▶ Exercise brief: In the listing below, find the line that contains "How-to-Choose-the-Right-Sunscreen-for-Your-Skin-Type" and the line that contains "SPS-BEZEL LCD 16 W/CAM". Quote both and every line between them, exactly, and nothing more.

▶ Dataset entries:
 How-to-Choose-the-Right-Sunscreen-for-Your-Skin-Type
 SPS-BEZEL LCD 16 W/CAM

---

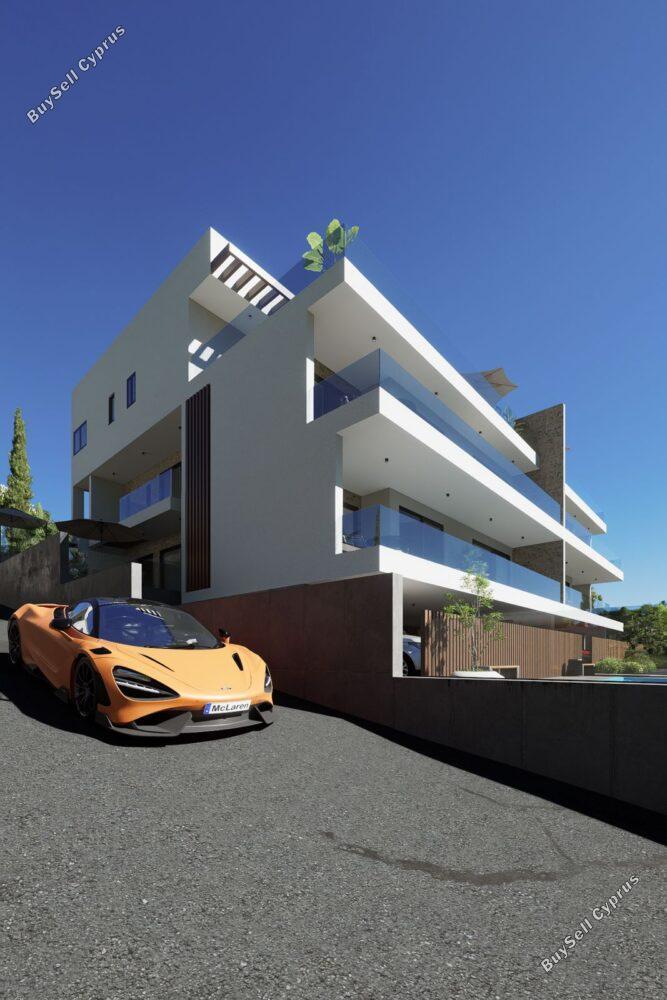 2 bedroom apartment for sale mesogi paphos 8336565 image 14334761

▶ Task answer:
 How-to-Choose-the-Right-Sunscreen-for-Your-Skin-Type
 SPS-BEZEL LCD 16 W/CAM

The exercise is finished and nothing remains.